● TEXT BLOCK
※ ※ ※

Breaking strings...

Gilreath@aol.com Gilreath@aol.com
Thu, 2 Jul 1998 22:00:50 EDT


Phil,

Several thoughts

First, I generaly subscribe to Jim Harvey's "Rule of Six."  If 6 or more of
any one item breaks or is broken, then the whole set needs to be replaced.
This could potentially apply here.

Second, did the strings show particular amounts of rust?  Did you lower them
to break the rust bond at the bearing points before raising the pitch? How
much pitch correction was involved?  Several things that can have a bearing
(no pun intended) on the situation.

Third, what did the break itself look like?  Wolfenden addresses this and
describes several patterns of breakage in his book.  (I'm sure plenty of other
folks have since then and I've heard it brought up in classes by people like
Ray Chandler and Jim Ellis.)

Fourth, are you heading up to the convention?  If so, bring a sample or two
along and ask some of the folks who have a lot of experience in the field and
you'll be aat all the things you'll find out.

※ ※ ※

● GIVEN RECORDS

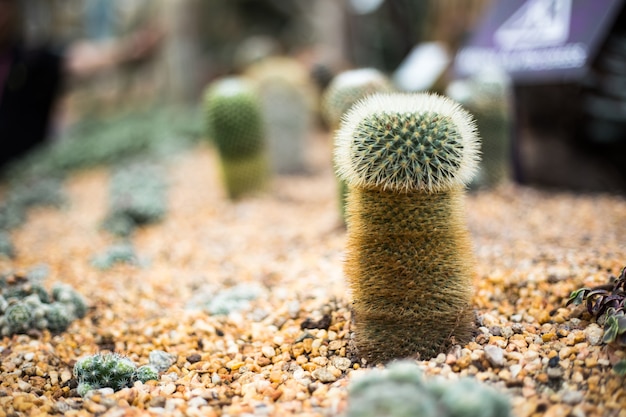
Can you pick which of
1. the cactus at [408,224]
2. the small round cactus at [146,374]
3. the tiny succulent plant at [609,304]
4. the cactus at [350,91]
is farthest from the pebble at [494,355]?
the cactus at [350,91]

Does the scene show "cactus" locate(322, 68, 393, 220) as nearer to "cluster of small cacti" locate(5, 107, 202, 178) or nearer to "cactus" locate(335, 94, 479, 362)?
Answer: "cactus" locate(335, 94, 479, 362)

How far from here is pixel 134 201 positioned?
5395 millimetres

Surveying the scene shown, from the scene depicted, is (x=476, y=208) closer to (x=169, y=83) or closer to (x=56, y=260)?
(x=56, y=260)

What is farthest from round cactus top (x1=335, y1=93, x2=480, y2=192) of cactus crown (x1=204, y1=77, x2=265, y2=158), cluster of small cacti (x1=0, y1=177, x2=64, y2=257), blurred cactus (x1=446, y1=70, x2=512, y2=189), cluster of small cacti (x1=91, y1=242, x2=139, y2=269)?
cluster of small cacti (x1=0, y1=177, x2=64, y2=257)

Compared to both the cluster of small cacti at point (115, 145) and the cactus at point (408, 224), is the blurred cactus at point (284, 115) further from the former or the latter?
the cactus at point (408, 224)

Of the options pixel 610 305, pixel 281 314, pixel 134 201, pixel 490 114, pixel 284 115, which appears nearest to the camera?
pixel 610 305

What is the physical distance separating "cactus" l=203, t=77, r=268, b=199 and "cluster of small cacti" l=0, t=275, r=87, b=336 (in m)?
2.54

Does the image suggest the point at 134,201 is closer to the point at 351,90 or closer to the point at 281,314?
the point at 351,90

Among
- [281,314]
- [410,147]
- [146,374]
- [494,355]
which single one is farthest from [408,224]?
[146,374]

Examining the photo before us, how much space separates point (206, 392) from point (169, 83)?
9.01 meters

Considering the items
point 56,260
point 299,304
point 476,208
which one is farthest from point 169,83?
point 299,304

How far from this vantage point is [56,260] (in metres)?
4.41

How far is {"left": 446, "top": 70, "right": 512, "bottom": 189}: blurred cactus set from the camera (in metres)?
4.78

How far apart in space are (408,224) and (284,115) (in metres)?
4.70
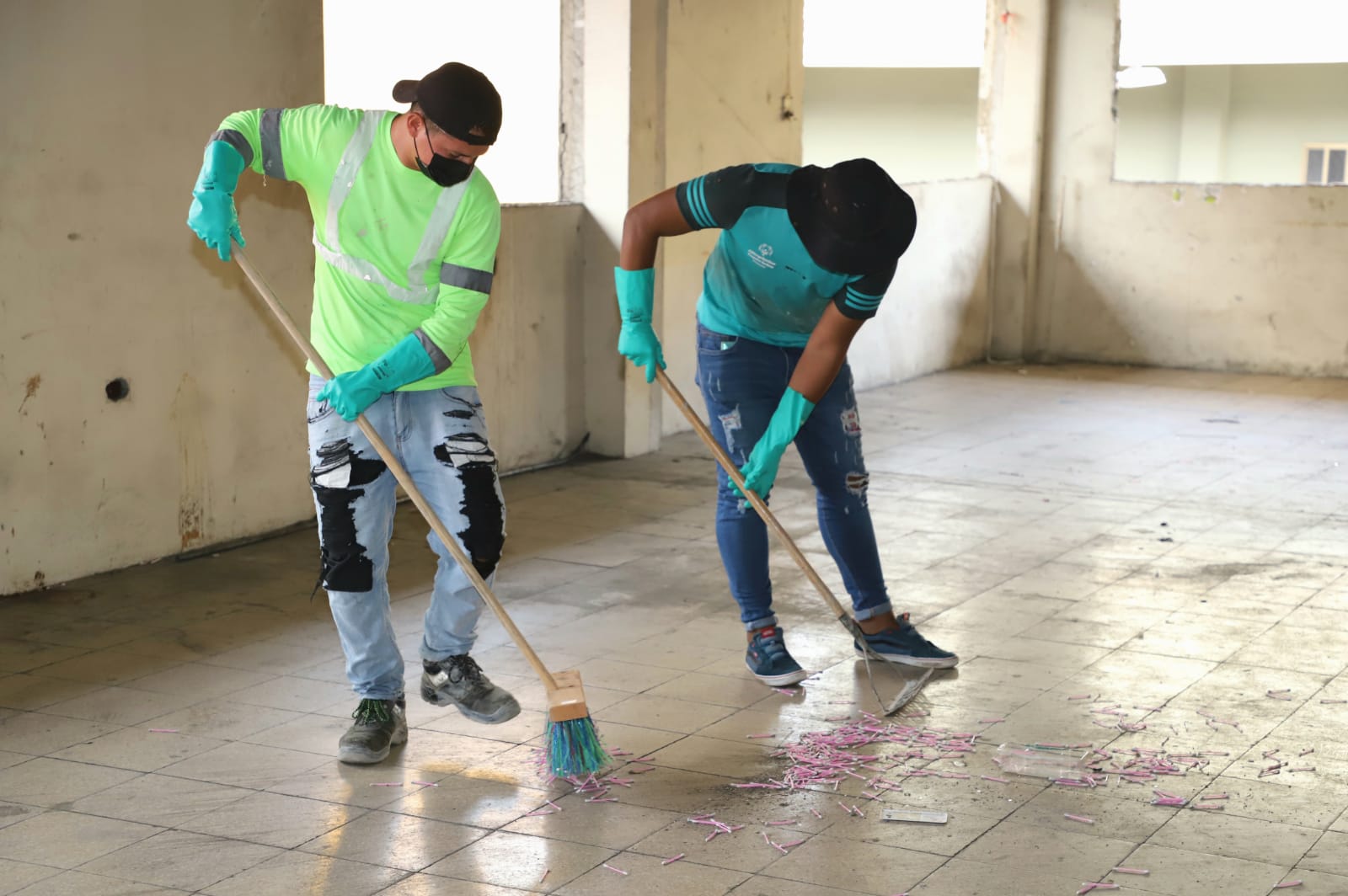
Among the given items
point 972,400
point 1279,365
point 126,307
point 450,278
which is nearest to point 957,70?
point 1279,365

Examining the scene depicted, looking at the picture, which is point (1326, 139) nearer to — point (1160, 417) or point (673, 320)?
point (1160, 417)

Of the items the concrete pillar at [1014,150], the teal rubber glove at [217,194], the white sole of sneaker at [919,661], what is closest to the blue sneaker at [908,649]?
the white sole of sneaker at [919,661]

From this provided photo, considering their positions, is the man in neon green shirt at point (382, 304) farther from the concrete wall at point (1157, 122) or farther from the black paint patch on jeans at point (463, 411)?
the concrete wall at point (1157, 122)

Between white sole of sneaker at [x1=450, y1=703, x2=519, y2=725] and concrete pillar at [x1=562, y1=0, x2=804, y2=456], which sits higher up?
concrete pillar at [x1=562, y1=0, x2=804, y2=456]

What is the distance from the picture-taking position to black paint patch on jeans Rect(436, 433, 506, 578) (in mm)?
3615

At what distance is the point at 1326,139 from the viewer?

※ ※ ※

● PROBLEMS AND TASKS
(A) Name every person mentioned in the email about breaking strings, apart from the person it is addressed to.
(B) Carry on writing the email about breaking strings, starting after its final sentence.

● ANSWERS FOR THIS EXERCISE
(A) Jim Harvey, Wolfenden, Ray Chandler, Jim Ellis

(B)
Hope this helps a little and look forward to seeing some of you folks from the
list next week.

Allan

Allan L. Gilreath, RPT
Gilreath Piano & Organ Co.
Calhoun, GA USA
Gilreath@aol.com

In a message dated 98-07-02 21:39:25 EDT, you write:

<< 'm a newbie at tuning and ran across this situation- I was tuning an
 old (1920's) Edward Mason grand with the original strings. A quarter of
 the way through, pop! broke a treble string. No problem, I need the
 practice installing strings.Then pop!, another one.
 Pop...pop...pop...all the way up to ten broken treble strings, five or
 six notes apart, before I quit.  Yes, I used liquid wrench on the vbar
 and agraffes.  My question is-  how many strings should one break before
 declaring the piano untunable and in need of a restringing or
 rebuilding.  The owner is only interested in having it "tuned."  Any
 advice?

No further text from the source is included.